The cost structure of a hedge fund is usually complex. It consists of various payments and is usually higher compared to traditional funds. Investors have to pay start-up costs, management costs and sometimes exit costs. Apart from that, total costs also depend on performance. These fees give incentives to the management to take greater risks (hurdle rates) and profits from any upside but not necessarily carry only limited risk if losses occur (watermarks).

The typical hedge fund manager charges a management fee in excess of 1% (versus 40-50 basis points on the typical long only portfolio) and usually is entitled to 20% of the profit if a certain target return is exceeded.

Hedge fund managers are compensated by two types of fees.

  • Management fee: This is usually a percentage of the size of the fund (AUM), and a performance-based incentive fee. , similar to the 20% of profit that Alfred Winslow Jones collected on the very first hedge fund. The median management fee is between 1-2% of AUM and the median incentive fee is 15-20% of profits.
  • Incentive Fee: Most hedge funds charge an incentive (or performance) fee of anywhere between 10-20% of fund profits. The idea of the incentive fee is to reward the fund manager for good performance. Managers only collect an incentive fee when the fund is profitable, exceeding the fund’s previous high – called a high-water mark. This means that if a fund loses 5% from its previous high, the manager will not collect an incentive fee until he or she has first made up the 5% loss. The incentive fee is a crucial feature for the success of hedge funds.
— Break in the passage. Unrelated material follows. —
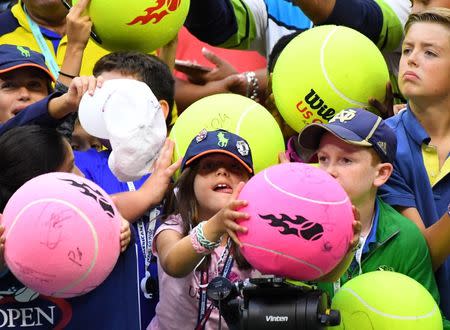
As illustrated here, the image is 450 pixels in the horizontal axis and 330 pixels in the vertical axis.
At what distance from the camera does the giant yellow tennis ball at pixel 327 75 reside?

A pay-for-profits compensation causes the manager’s aim to be absolute returns, not merely beating a benchmark. To achieve absolute returns regularly, the hedge fund manager must pursue investment strategies that generate returns regardless of market conditions; that is, strategies with low correlation to the market. However, a hedge fund incentive fee is asymmetric; it rewards positive absolute returns without a corresponding penalty for negative returns.
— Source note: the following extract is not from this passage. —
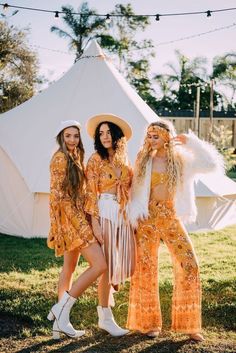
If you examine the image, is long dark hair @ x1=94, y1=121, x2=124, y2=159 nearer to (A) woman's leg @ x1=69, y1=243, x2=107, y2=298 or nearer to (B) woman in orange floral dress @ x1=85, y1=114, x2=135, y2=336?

Empirical studies provide evidence for the effectiveness of incentive fees. Reports show that a 1% increase in incentive fee is coupled with an average 1.3% increase in monthly return. Specialists determine that the presence of a 20% incentive fee results in an average 66% increase in the Sharpe ratio, as opposed to having no incentive fee. The performance fee enables a hedge fund manager to earn the same money as running a mutual fund 10 times larger. There is the possibility that managers will be tempted to take excessive risk, in pursuit of (asymmetric) incentive fees. This is one reason why, in many jurisdictions, asymmetric incentive fees are not permitted for consumer-regulated investment products.